Von einer Frage zur gemeinsamen Vision: Austausch im Webinar mit 100 Teilnehmenden

Vor rund zweieinhalb Jahren begann unsere Zusammenarbeit mit Till Duchatsch, Campusleitung Diakoniewerk Kirchröder Turm e.V., nicht mit einem Projekt, sondern mit einer Frage:

Wie muss sich das Service-Wohnen verändern, damit es auch in Zukunft funktioniert?

Aus diesem Austausch entstand später die Einführung von Veli an zwei Standorten der Stiftung Anna Margareta. Gemeinsam haben wir Erfahrungen gesammelt, Prozesse weiterentwickelt und gelernt, worauf es bei der erfolgreichen Einführung digitaler Präventionslösungen wirklich ankommt.

Heute fließen genau diese Erkenntnisse bereits in die Planung neuer Wohnkonzepte ein – unter anderem beim neuen Campus der Diakonie in Springe.

Diese Erfahrung war ein Teil unseres gemeinsamen Webinars zum Thema „Selbstständig wohnen, sicher leben – Prävention neu gedacht“, organisiert von der Evangelischen Bank und dem Change Hub. 100 Personen haben teilgenommen, ihre Eindrücke geteilt und Fragen gestellt.

Im Mittelpunkt stand eine Frage, die die gesamte Branche bewegt:

Wie können wir - ohne eine Ausweitung des Personaleinsatzes - Sicherheit, Selbständigkeit und Lebensqualität sicherstellen?

Gemeinsam mit Hans-Christoph Reese (Evangelische Bank) und Till Duchatsch diskutierten wir:

  • Warum Prävention zu einem der entscheidenden Zukunftsthemen der Gesundheits- und Sozialwirtschaft wird.
  • Wie künstliche Intelligenz dazu beitragen kann, Sicherheit und Selbstständigkeit im Alltag zu stärken.
  • Welchen Mehrwert digitale Präventionslösungen für Mitarbeitende, Bewohner und Organisationen schaffen.
  • Welche Voraussetzungen für eine erfolgreiche Einführung in der Praxis entscheidend sind.

Till Duchatsch berichtete dabei ganz konkret, warum er sich für diesen Weg entschieden, was bei der Einführung gut funktioniert hat, welche Herausforderungen es gab und welche Rolle dies bei der Konzeption neuer Service-Wohnangebote spielt.

Dabei wurde deutlich: Ebenso wichtig wie die Technologie selbst ist ihre Einführung.
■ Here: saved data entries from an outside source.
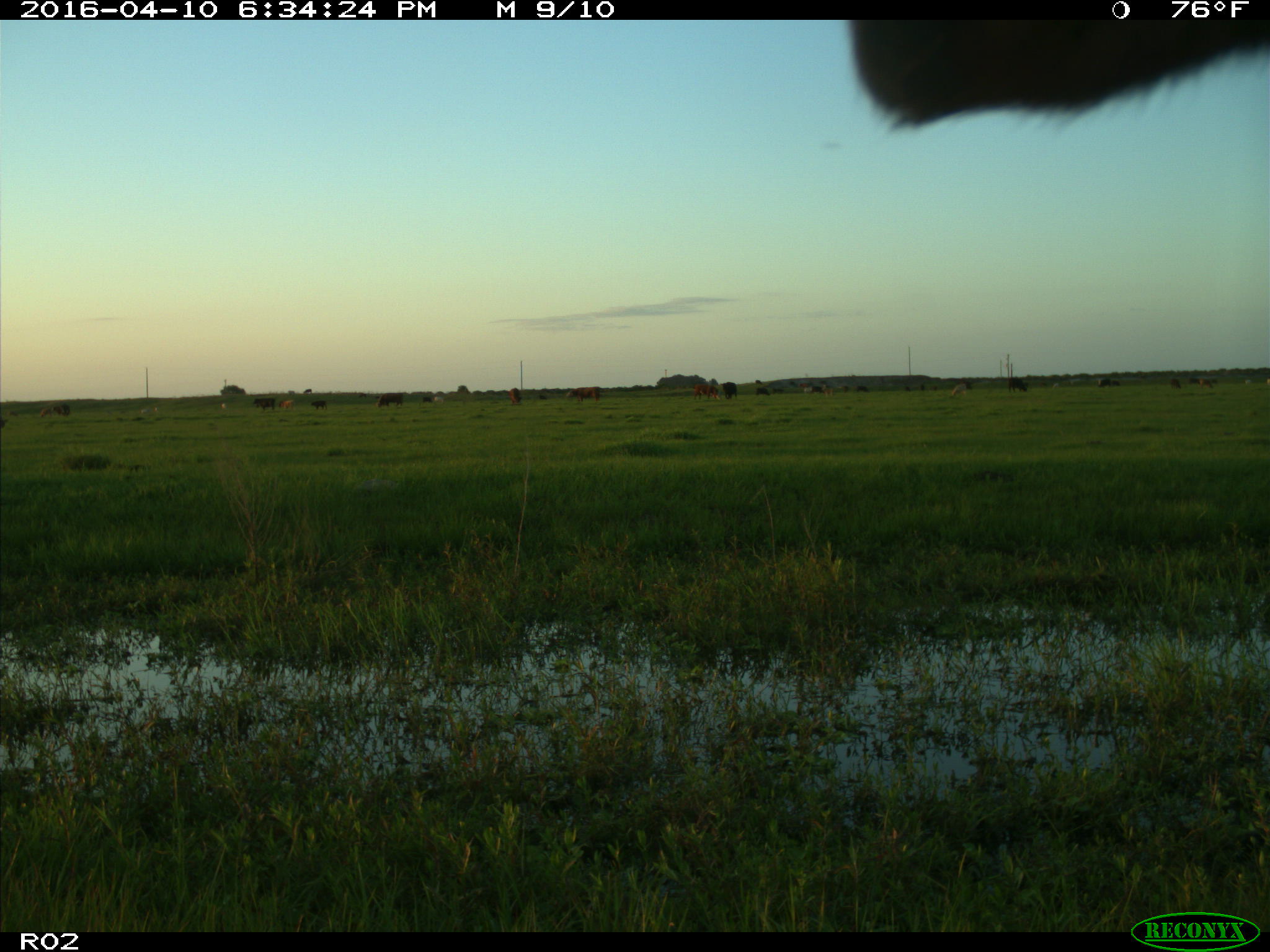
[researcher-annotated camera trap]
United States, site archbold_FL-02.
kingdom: Animalia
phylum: Chordata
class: Mammalia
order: Artiodactyla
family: Bovidae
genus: Bos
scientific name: Bos taurus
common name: domestic cow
Bos taurus (domestic cow).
Erfolgreiche Digitalisierung entsteht nicht durch Software allein, sondern durch gute Prozesse, die Einbindung der Mitarbeitenden und das Vertrauen aller Beteiligten.
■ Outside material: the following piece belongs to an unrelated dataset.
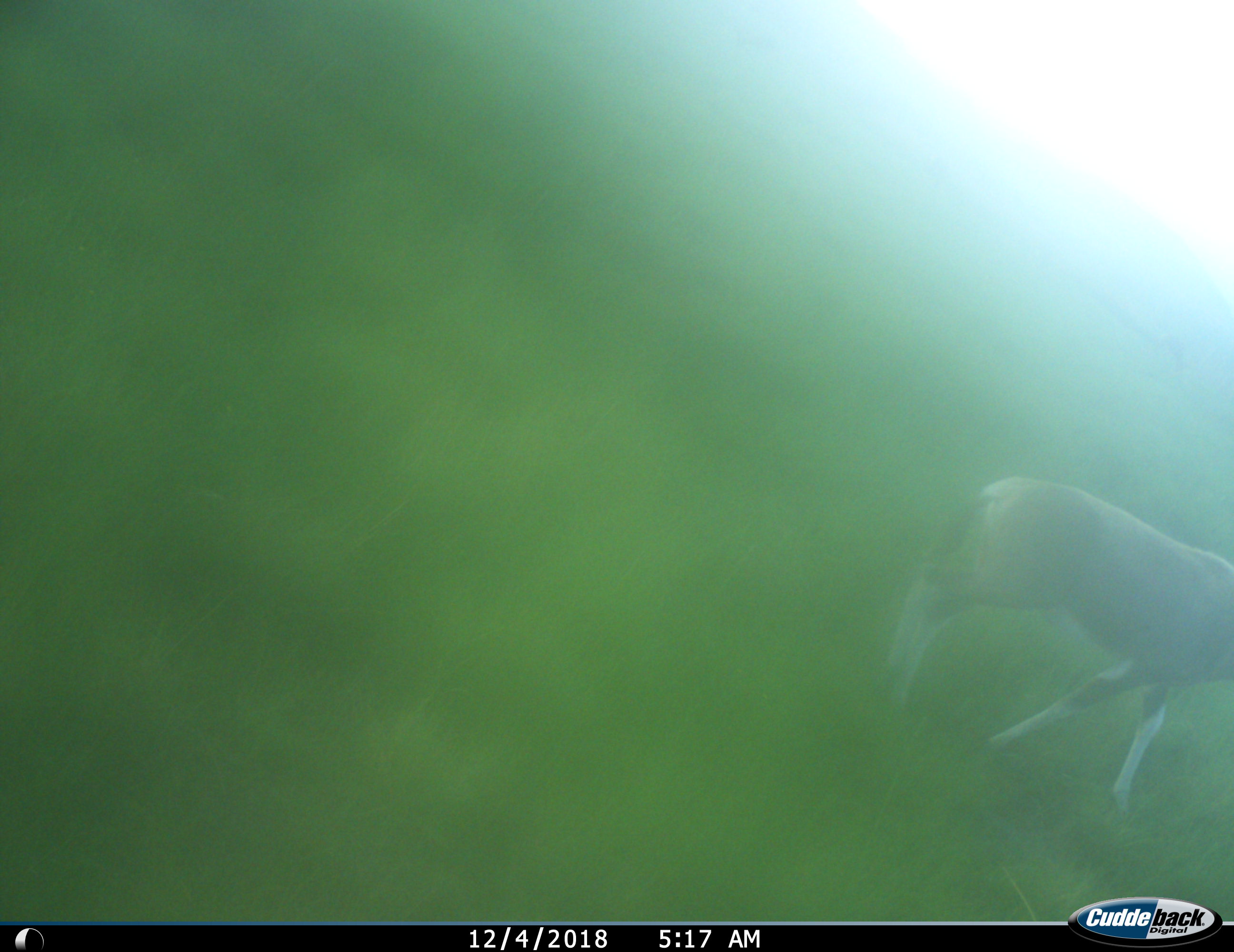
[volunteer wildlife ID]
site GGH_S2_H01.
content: unidentified animal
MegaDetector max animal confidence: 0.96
Für alle, die den Trend Talk verpasst haben oder die wichtigsten Erkenntnisse noch einmal kompakt nachhören möchten, steht ein KI-generierter Podcast-Recap auf YouTube mit den zentralen Impulsen der Veranstaltung zur Verfügung.

Wir bedanken uns bei allen Beteiligten für den offenen Austausch und freuen uns darauf, die Zukunft des Service-Wohnens gemeinsam zu gestalten!